Enfin chez soi, se dit-elle, après qu'il fut parti. Cela faisait deux mois qu'elle était partie faire une croisière en Méditerranée. Ce matin, arrivée par l'Orient Express, elle était heureuse de retrouver Paris et le calme de son logement confortable.

Son regard fut cependant attiré par des tas indistincts, dispersés sur le sol dans le couloir.

« Mais qu'est-ce que… ? » demanda-t-elle à haute voix.

Elle avança et découvrit pêle-mêle des chaussures, une veste d'homme, un blazer féminin aux manches retournées, une cravate dénouée et jetée à la hâte sur un abat-jour, une robe de marque roulée en boule, une chemise blanche où il manquait des boutons… bref la panoplie complète d'un effeuillage empressé qui menait vers une chambre à coucher au fond du couloir, celle de...

« Swan… » Soupira t-elle.

Elle eut un sourire indulgent. Cela faisait bien longtemps qu'il n'avait pas ramené une conquête dans l'appartement familial et c'était la première fois qu'elle devinait une impatience certaine dans le comportement amoureux de son fils. Cela avait dû être une nuit intéressante pour le couple...
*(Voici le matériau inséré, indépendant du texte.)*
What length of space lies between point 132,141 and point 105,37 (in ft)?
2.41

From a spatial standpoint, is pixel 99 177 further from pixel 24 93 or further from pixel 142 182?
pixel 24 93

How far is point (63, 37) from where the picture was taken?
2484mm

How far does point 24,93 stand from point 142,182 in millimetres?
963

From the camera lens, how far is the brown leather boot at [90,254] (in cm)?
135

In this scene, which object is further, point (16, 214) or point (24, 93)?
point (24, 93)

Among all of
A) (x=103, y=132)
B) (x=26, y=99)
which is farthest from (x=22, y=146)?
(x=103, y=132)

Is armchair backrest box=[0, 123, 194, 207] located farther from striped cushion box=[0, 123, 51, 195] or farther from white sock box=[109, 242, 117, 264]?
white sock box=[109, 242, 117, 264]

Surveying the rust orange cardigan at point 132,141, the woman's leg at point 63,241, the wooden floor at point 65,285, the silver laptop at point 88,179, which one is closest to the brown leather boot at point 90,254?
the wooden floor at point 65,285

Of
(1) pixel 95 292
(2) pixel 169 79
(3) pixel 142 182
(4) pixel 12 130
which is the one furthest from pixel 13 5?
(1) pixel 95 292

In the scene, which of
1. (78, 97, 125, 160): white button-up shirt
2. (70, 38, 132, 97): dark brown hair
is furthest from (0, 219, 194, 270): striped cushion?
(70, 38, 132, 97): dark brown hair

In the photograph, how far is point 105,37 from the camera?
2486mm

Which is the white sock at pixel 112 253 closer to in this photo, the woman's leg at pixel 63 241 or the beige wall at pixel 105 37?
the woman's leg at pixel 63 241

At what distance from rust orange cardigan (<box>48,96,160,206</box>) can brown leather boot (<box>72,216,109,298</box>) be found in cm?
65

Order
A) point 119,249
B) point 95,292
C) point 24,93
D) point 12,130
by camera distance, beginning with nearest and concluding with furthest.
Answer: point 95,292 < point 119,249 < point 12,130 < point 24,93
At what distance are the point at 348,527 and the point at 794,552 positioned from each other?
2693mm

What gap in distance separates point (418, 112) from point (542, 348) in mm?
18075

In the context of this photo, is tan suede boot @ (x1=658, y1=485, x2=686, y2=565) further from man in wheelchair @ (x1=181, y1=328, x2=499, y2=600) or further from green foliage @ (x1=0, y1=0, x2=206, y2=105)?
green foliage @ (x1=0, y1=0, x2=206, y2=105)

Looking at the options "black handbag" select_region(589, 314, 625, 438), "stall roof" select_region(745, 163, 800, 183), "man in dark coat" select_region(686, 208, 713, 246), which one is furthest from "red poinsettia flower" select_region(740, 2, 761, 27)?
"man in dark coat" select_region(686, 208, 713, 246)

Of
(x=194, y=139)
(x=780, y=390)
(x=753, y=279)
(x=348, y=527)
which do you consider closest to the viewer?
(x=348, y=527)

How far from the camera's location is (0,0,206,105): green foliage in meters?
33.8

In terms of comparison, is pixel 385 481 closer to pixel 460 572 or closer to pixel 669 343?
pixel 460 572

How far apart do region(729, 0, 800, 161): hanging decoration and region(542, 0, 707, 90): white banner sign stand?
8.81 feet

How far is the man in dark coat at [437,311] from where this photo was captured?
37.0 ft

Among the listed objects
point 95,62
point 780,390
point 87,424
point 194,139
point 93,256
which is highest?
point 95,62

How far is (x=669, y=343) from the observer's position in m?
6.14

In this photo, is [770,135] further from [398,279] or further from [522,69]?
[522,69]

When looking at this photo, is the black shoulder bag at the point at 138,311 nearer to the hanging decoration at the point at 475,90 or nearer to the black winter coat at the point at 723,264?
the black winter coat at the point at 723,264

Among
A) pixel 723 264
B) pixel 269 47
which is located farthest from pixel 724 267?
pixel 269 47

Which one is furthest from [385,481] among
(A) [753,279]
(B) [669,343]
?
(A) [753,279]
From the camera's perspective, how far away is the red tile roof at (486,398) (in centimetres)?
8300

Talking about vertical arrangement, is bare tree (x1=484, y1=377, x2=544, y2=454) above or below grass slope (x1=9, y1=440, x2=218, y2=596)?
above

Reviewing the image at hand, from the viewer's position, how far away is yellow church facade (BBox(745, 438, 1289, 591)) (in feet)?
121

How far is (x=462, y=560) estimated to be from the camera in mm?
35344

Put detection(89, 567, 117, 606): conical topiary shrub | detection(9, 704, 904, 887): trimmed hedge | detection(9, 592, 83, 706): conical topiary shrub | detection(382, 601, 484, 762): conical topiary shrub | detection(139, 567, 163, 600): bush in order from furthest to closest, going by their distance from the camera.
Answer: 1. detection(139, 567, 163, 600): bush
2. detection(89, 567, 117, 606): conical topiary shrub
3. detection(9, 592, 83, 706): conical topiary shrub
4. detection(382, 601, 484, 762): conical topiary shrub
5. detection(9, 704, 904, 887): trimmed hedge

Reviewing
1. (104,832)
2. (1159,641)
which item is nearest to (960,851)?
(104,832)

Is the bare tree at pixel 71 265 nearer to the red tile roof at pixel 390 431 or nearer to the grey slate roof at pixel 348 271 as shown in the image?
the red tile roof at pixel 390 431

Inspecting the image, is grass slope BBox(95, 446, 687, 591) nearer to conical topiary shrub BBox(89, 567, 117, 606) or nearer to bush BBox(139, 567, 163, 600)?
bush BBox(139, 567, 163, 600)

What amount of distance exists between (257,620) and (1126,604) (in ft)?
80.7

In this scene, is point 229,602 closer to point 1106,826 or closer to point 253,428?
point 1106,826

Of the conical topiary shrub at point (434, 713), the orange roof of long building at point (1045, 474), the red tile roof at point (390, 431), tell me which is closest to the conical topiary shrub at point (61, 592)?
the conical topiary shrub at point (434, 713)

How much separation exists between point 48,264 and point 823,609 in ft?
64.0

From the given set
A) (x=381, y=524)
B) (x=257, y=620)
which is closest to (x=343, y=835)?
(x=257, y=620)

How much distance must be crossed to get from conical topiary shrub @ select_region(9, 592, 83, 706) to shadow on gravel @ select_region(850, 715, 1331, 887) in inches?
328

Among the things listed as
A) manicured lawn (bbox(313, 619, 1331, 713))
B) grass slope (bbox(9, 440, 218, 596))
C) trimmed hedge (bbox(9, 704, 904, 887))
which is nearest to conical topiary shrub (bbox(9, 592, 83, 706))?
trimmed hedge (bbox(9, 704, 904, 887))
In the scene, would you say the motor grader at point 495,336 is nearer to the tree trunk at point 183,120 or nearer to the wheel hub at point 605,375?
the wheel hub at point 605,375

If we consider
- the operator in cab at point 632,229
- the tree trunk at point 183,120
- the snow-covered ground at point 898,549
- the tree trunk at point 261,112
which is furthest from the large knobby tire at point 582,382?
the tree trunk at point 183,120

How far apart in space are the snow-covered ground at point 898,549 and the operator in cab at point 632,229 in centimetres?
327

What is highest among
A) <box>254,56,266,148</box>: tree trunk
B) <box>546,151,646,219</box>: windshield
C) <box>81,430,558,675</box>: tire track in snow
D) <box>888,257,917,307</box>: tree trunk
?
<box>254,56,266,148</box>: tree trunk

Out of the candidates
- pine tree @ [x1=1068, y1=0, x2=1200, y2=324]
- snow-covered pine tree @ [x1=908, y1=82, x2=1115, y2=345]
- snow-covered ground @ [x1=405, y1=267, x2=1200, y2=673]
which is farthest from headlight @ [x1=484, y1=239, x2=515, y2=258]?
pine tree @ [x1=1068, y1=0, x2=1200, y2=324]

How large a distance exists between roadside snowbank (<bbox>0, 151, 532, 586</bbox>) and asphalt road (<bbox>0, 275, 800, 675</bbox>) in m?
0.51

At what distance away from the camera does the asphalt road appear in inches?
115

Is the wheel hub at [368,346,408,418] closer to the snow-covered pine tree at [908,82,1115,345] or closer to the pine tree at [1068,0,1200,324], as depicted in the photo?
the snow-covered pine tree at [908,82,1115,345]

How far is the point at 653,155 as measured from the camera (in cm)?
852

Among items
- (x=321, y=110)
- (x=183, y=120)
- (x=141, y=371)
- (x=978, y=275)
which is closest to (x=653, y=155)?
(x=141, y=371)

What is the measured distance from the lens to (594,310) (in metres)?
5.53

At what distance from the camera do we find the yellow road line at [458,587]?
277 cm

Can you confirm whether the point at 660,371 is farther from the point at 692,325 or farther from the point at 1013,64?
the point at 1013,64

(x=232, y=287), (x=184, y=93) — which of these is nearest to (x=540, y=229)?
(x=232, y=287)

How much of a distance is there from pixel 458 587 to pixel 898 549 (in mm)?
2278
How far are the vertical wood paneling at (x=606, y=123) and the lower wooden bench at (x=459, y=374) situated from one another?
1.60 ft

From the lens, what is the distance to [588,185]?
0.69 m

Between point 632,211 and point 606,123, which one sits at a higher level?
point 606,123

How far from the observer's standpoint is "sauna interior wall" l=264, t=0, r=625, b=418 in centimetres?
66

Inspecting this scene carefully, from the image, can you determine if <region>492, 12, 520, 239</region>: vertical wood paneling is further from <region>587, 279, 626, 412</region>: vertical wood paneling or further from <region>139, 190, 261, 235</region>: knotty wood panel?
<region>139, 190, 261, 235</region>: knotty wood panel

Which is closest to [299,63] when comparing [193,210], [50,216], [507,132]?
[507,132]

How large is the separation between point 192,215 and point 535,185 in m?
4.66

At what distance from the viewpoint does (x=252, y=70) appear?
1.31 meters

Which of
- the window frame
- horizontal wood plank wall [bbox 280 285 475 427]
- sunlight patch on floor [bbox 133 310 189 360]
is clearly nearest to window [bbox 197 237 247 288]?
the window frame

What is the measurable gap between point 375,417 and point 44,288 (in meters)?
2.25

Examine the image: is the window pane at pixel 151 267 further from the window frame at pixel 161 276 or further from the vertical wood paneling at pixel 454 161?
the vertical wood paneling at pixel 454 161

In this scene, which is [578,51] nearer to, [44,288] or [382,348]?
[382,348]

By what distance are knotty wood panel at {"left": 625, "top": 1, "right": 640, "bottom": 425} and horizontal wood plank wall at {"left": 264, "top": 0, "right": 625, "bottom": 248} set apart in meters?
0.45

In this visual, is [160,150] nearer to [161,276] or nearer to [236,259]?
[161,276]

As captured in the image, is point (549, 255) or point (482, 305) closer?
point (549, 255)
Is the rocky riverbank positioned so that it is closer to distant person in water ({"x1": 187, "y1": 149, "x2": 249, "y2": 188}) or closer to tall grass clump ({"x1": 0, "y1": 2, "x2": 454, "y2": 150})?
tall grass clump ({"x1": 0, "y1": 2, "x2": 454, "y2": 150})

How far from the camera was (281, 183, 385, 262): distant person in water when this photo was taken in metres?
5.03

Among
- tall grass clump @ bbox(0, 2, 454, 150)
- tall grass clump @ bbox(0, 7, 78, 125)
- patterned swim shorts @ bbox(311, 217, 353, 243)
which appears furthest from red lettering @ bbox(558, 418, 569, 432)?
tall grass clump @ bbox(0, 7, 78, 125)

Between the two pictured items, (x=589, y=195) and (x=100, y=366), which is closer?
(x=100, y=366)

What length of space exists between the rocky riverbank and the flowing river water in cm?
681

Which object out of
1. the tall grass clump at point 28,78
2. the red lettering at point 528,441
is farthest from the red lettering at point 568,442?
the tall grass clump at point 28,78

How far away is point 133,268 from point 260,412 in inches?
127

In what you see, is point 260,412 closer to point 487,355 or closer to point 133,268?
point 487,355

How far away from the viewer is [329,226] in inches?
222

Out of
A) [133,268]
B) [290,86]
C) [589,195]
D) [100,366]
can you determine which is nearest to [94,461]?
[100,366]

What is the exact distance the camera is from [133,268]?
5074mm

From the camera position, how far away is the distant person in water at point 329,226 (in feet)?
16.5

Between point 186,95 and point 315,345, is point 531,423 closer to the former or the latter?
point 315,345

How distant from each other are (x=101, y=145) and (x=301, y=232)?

Le bruit de ses talons sur le parquet avait dû les réveiller. Mais elle décida d'en rajouter une couche :

« Swan, mon chéri ? Tu n'oublieras pas de venir me présenter ton amie, n'est-ce-pas ? »

Elle retourna dans la cuisine, constata qu'elle était dérangée – mais propre – et décida de préparer le café en attendant les tourtereaux.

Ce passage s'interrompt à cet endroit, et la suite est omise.